> Excerpt provided
· · · · ·

Phil Pilgrim (PhiPi) · 2014-04-03 20:16

Cluso99 wrote:

How about 4 x P1 ...

'Similar to my proposal. I think it's important to keep the pin count (hence, package size) manageable by limiting the total physical I/Os to 64.

-Phil

Cluso99 · 2014-04-03 20:17

RossH wrote: »

Or have 32 "analog rich" I/O pins from each P1 (port A), plus 32 pins on a common internal bus between all 4 P1s (port .

That would rock!

Ross.

Sure would!

In between the frenetic posts here, Chip said we will get the new analog pins from P2 WTG

jmg · 2014-04-03 20:19

Cluso99 wrote: »

Postedit:
Wouldn't this still be high power? But perhaps some lesser cogs could work.

Yes, it could even be higher power, as there is less of each COG unused/idling, and there are now
8 TIMES as many COGs.

Even a seemingly meagre 80mW per COG, @64 COGS, will blow past that 5W we are all talking about.

Phil Pilgrim (PhiPi) · 2014-04-03 20:20

RossH wrote:

... plus 32 pins on a common internal bus between all 4 P1s (port .

I never liked the port B idea, vis-a-vis waitpeq/pne, since it relies on the carry flag. Better to occupy that address space with an additonal counter and use hub-centric mailboxes/locks for inter-hub comms.

-Phil

Cluso99 · 2014-04-03 20:20

Phil Pilgrim (PhiPi) wrote: »

'Similar to my proposal. I think it's important to keep the pin count (hence, package size) manageable by limiting the total physical I/Os to 64.

-Phil

Reading between the lines, I think Chip wants to keep the QFP128 package and the Pin Layout Beau has done. So it would be 92 I/O pins

Cluso99 · 2014-04-03 20:23

Phil Pilgrim (PhiPi) wrote: »

I never liked the port B idea, vis-a-vis waitpeq/pne, since it relies on the carry flag. Better to occupy that address space with an additonal counter and use hub-centric mailboxes/locks for inter-hub comms.

-Phil

I don't like the carry flag use for PortB.

But a 32bit register like PortB is nice for direct intercog comms without waiting for hub cycles.

RossH · 2014-04-03 20:31

Cluso99 wrote: »

Sure would!

In between the frenetic posts here, Chip said we will get the new analog pins from P2 WTG

Introducing the new Parallax "Quad" Propeller - a true "symmetric multiprocessing system on a chip" - 3,200 MIPS in in a low-power micro controller form factor, 64 "analog rich" I/O pins, 32 processors and 1Mb RAM (4 cores, each with 256Kb RAM and 8 32-bit symmetric microprocessors), with all cores sharing a 32 bit bus. Support for "programmable peripherals" using any of the 64 I/O pins, such as video, UART, I2C, SPI etc

Ariba · 2014-04-03 20:32

How about a mix of P1 and P2 cogs?

· · · · ·

> Material
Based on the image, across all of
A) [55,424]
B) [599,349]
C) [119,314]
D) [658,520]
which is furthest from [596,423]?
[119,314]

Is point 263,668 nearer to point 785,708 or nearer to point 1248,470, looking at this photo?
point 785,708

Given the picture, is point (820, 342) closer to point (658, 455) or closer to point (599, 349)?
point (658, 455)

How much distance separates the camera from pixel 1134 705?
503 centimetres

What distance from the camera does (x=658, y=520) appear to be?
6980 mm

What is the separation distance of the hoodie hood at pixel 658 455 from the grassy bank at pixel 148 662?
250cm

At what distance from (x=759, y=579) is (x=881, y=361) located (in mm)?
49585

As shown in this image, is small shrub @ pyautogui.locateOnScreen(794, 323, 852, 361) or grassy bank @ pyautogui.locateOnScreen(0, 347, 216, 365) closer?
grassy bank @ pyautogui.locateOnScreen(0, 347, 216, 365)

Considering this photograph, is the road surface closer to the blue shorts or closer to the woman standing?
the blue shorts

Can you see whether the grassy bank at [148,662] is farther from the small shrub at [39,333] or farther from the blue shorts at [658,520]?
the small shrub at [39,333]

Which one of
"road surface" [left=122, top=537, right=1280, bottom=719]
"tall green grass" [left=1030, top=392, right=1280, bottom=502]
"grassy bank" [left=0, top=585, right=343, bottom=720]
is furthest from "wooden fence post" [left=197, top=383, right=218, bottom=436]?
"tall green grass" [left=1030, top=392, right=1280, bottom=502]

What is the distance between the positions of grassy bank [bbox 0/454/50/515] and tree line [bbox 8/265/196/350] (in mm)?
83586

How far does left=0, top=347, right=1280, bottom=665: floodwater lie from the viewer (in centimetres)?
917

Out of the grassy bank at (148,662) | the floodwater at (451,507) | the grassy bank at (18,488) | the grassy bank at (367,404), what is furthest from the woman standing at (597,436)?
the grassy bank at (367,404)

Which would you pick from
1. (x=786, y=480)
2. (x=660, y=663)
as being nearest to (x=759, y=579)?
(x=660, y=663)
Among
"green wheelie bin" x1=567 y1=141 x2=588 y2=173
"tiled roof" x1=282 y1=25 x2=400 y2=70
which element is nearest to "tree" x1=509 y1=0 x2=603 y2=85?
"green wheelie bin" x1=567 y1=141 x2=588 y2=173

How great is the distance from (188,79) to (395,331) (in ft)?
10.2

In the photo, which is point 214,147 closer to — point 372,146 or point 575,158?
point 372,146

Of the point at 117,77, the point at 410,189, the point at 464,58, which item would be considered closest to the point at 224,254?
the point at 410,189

· · · · ·

> Goal 1
Translate this sentence from the forum thread about the Propeller chip into Spanish: "But a 32bit register like PortB is nice for direct intercog comms without waiting for hub cycles."
> Goal 2
From the forum thread about the Propeller chip, pull out the passage that opens with the words containing "jmg · 2014-04-03" and closes with "all talking about.", copied word for word.

> Task response 1
Pero un registro de 32 bits como PortB es útil para la comunicación directa entre cogs sin esperar los ciclos del hub.

> Task response 2
jmg · 2014-04-03 20:19

Cluso99 wrote: »

Postedit:
Wouldn't this still be high power? But perhaps some lesser cogs could work.

Yes, it could even be higher power, as there is less of each COG unused/idling, and there are now
8 TIMES as many COGs.

Even a seemingly meagre 80mW per COG, @64 COGS, will blow past that 5W we are all talking about.